[START ROWS]
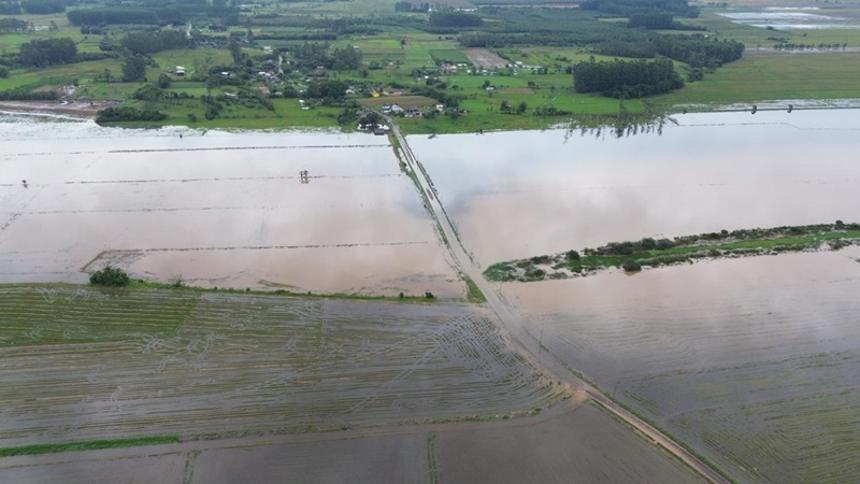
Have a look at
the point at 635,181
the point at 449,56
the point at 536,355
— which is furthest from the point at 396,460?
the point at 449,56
[END ROWS]
[START ROWS]
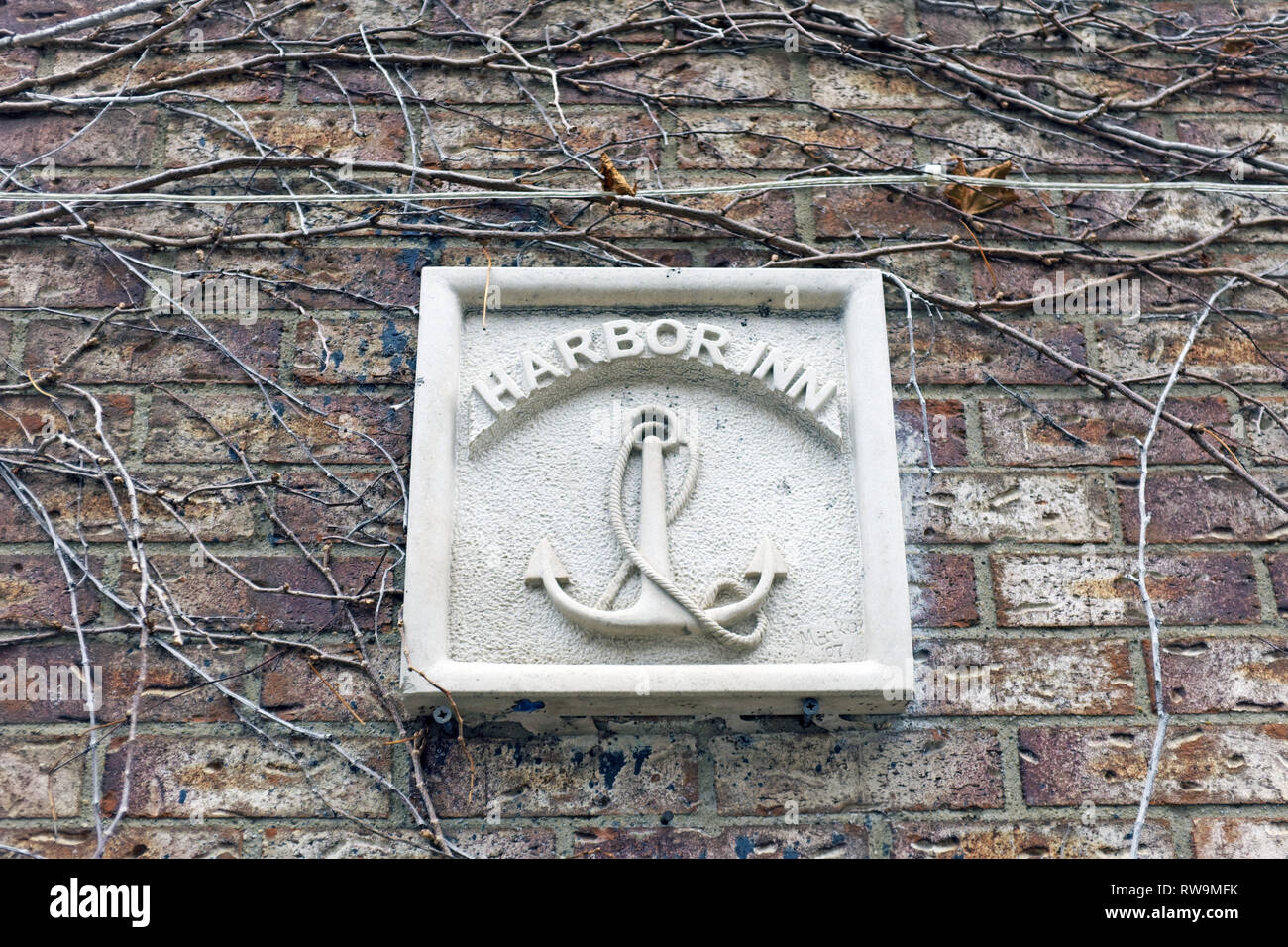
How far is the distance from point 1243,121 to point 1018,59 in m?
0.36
[END ROWS]
TASK:
Locate every line in the data above that contains the string "from" and copy each of those lines. Case counts.

THE RESPONSE:
— which is furthest from the point at 396,460?
How far is the distance from point 1243,121 to point 1018,59 in m?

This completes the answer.